• **REQUIRED TASK**:
Return every line of the listing below verbatim, with no changes.

• **RECORD EXTRACTS**:
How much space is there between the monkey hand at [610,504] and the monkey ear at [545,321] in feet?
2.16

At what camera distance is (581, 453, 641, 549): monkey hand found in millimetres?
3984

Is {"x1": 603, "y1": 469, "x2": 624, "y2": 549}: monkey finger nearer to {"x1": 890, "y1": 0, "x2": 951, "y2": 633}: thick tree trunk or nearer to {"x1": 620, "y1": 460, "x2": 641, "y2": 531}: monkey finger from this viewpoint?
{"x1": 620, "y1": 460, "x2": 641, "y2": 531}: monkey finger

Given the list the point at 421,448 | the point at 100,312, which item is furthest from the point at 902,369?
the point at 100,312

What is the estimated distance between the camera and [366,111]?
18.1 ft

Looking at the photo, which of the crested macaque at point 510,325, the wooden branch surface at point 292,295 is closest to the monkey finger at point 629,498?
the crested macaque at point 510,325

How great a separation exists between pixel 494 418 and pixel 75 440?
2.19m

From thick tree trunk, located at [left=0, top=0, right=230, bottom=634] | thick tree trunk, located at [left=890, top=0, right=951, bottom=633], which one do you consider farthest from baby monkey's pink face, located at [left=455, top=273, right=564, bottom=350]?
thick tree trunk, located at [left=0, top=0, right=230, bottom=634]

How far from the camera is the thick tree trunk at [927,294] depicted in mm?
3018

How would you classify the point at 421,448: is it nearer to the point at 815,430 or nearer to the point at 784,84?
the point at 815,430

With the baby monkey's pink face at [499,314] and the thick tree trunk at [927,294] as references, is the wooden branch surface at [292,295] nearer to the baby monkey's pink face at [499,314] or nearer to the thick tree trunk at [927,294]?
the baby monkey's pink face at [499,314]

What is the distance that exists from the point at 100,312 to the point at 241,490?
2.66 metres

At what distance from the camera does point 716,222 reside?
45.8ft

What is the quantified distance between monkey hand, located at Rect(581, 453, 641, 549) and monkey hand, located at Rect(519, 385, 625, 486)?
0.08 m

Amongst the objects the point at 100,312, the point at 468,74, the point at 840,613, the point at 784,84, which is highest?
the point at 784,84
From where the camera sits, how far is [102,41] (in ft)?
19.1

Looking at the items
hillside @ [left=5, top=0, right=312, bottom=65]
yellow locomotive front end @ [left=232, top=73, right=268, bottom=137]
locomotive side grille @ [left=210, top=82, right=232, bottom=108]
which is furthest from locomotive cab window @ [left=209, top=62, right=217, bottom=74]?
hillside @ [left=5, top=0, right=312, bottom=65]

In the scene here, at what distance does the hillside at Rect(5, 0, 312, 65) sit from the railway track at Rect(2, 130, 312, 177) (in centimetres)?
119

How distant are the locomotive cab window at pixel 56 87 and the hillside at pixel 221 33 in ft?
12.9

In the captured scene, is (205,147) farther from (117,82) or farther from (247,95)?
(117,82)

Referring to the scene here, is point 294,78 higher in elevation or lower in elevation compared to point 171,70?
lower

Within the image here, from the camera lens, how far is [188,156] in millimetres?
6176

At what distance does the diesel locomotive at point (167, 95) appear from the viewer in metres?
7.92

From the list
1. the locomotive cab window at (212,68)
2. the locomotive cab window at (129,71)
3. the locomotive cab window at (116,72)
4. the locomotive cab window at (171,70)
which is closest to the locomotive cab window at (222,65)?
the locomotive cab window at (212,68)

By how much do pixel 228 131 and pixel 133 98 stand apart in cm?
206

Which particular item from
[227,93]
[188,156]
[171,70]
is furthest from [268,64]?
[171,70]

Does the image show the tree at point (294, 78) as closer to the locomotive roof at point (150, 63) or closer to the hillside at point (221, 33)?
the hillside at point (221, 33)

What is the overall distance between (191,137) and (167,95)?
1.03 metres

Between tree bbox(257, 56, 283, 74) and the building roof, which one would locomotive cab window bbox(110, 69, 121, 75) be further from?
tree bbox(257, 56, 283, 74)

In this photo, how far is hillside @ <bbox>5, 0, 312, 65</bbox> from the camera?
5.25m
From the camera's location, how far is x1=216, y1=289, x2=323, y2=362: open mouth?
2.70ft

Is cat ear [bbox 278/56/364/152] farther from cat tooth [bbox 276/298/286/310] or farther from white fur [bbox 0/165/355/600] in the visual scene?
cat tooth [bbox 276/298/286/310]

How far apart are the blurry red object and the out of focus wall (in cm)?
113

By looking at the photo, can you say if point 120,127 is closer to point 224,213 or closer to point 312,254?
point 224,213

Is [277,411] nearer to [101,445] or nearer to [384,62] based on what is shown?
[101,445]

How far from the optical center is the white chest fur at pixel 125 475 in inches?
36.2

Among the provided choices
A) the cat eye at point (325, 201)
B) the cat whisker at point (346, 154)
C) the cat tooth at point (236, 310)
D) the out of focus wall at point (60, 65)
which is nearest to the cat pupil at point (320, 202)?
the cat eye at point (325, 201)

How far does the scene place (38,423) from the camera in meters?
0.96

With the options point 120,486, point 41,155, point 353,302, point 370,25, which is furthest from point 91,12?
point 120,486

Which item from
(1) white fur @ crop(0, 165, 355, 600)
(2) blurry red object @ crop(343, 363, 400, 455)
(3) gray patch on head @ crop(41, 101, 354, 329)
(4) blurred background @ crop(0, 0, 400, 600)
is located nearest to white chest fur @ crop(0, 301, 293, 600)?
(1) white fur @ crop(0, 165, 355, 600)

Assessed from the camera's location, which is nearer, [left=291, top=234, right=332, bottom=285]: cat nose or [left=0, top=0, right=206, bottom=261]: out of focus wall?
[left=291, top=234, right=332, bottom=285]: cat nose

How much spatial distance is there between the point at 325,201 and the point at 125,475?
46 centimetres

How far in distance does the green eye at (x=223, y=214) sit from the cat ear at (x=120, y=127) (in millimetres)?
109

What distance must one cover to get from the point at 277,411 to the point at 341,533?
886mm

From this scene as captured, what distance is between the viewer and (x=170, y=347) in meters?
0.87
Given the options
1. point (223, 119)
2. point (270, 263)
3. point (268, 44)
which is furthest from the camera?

• **RESULT OF THIS EXERCISE**:
How much space is there between the monkey hand at [610,504] and the monkey ear at [545,321] in feet?
2.16

At what camera distance is (581, 453, 641, 549): monkey hand found in millimetres?
3984

Is {"x1": 603, "y1": 469, "x2": 624, "y2": 549}: monkey finger nearer to {"x1": 890, "y1": 0, "x2": 951, "y2": 633}: thick tree trunk or nearer to {"x1": 620, "y1": 460, "x2": 641, "y2": 531}: monkey finger from this viewpoint?
{"x1": 620, "y1": 460, "x2": 641, "y2": 531}: monkey finger

Given the list the point at 421,448 | the point at 100,312, which item is furthest from the point at 902,369?
the point at 100,312

What is the estimated distance between the camera and [366,111]?
18.1 ft

Looking at the photo, which of the crested macaque at point 510,325, the wooden branch surface at point 292,295 is closest to the monkey finger at point 629,498?
the crested macaque at point 510,325

How great a separation exists between pixel 494 418 and pixel 75 440?
2.19m

From thick tree trunk, located at [left=0, top=0, right=230, bottom=634] | thick tree trunk, located at [left=890, top=0, right=951, bottom=633], which one do you consider farthest from baby monkey's pink face, located at [left=455, top=273, right=564, bottom=350]?
thick tree trunk, located at [left=0, top=0, right=230, bottom=634]

How far from the camera is the thick tree trunk at [927,294] depicted in mm?
3018

How would you classify the point at 421,448: is it nearer to the point at 815,430 or nearer to the point at 784,84?
the point at 815,430

With the baby monkey's pink face at [499,314] and the thick tree trunk at [927,294] as references, is the wooden branch surface at [292,295] nearer to the baby monkey's pink face at [499,314] or nearer to the thick tree trunk at [927,294]?
the baby monkey's pink face at [499,314]

What is the distance that exists from the point at 100,312 to the point at 241,490?
2.66 metres

At what distance from the camera does point 716,222 reside?
45.8ft

What is the quantified distance between monkey hand, located at Rect(581, 453, 641, 549) and monkey hand, located at Rect(519, 385, 625, 486)?
0.08 m

Amongst the objects the point at 100,312, the point at 468,74, the point at 840,613, the point at 784,84, which is highest?
the point at 784,84
From where the camera sits, how far is [102,41] (in ft)?
19.1

Looking at the items
hillside @ [left=5, top=0, right=312, bottom=65]
yellow locomotive front end @ [left=232, top=73, right=268, bottom=137]
locomotive side grille @ [left=210, top=82, right=232, bottom=108]
which is furthest from locomotive cab window @ [left=209, top=62, right=217, bottom=74]?
hillside @ [left=5, top=0, right=312, bottom=65]

In the scene here, at what distance does the hillside at Rect(5, 0, 312, 65) sit from the railway track at Rect(2, 130, 312, 177) (in centimetres)?
119

How distant are the locomotive cab window at pixel 56 87 and the hillside at pixel 221 33 in ft?
12.9

In the captured scene, is (205,147) farther from (117,82) or farther from (247,95)?
(117,82)

Referring to the scene here, is point 294,78 higher in elevation or lower in elevation compared to point 171,70?
lower

Within the image here, from the camera lens, how far is [188,156] in millimetres?
6176

At what distance does the diesel locomotive at point (167, 95) appear from the viewer in metres?
7.92

From the list
1. the locomotive cab window at (212,68)
2. the locomotive cab window at (129,71)
3. the locomotive cab window at (116,72)
4. the locomotive cab window at (171,70)
which is closest to the locomotive cab window at (222,65)?
the locomotive cab window at (212,68)

By how much do pixel 228 131 and pixel 133 98 stand apart in cm?
206

Which particular item from
[227,93]
[188,156]
[171,70]
is furthest from [268,64]?
[171,70]

Does the image show the tree at point (294, 78) as closer to the locomotive roof at point (150, 63) or closer to the hillside at point (221, 33)?
the hillside at point (221, 33)

What is the overall distance between (191,137) and (167,95)?
1.03 metres

Between tree bbox(257, 56, 283, 74) and the building roof, which one would locomotive cab window bbox(110, 69, 121, 75) be further from?
tree bbox(257, 56, 283, 74)

In this photo, how far is hillside @ <bbox>5, 0, 312, 65</bbox> from the camera?
5.25m
From the camera's location, how far is x1=216, y1=289, x2=323, y2=362: open mouth?
2.70ft

Is cat ear [bbox 278/56/364/152] farther from cat tooth [bbox 276/298/286/310] or farther from white fur [bbox 0/165/355/600] in the visual scene?
cat tooth [bbox 276/298/286/310]

How far apart are the blurry red object and the out of focus wall (in cm)?
113

By looking at the photo, can you say if point 120,127 is closer to point 224,213 or closer to point 312,254?
point 224,213

Is [277,411] nearer to [101,445] or nearer to [384,62] based on what is shown?
[101,445]

How far from the optical center is the white chest fur at pixel 125 475 in inches?
36.2

Among the provided choices
A) the cat eye at point (325, 201)
B) the cat whisker at point (346, 154)
C) the cat tooth at point (236, 310)
D) the out of focus wall at point (60, 65)
which is nearest to the cat pupil at point (320, 202)?
the cat eye at point (325, 201)

How far does the scene place (38,423) from the camera in meters?
0.96

With the options point 120,486, point 41,155, point 353,302, point 370,25, which is furthest from point 91,12?
point 120,486

Which item from
(1) white fur @ crop(0, 165, 355, 600)
(2) blurry red object @ crop(343, 363, 400, 455)
(3) gray patch on head @ crop(41, 101, 354, 329)
(4) blurred background @ crop(0, 0, 400, 600)
is located nearest to white chest fur @ crop(0, 301, 293, 600)?
(1) white fur @ crop(0, 165, 355, 600)

Assessed from the camera's location, which is nearer, [left=291, top=234, right=332, bottom=285]: cat nose or [left=0, top=0, right=206, bottom=261]: out of focus wall?
[left=291, top=234, right=332, bottom=285]: cat nose

How much spatial distance is there between the point at 325,201 and the point at 125,475?
46 centimetres

How far in distance does the green eye at (x=223, y=214) sit from the cat ear at (x=120, y=127) (in millimetres)?
109

What distance must one cover to get from the point at 277,411 to the point at 341,533?
886mm

From this scene as captured, what distance is between the viewer and (x=170, y=347) in meters?
0.87
Given the options
1. point (223, 119)
2. point (270, 263)
3. point (268, 44)
which is furthest from the camera?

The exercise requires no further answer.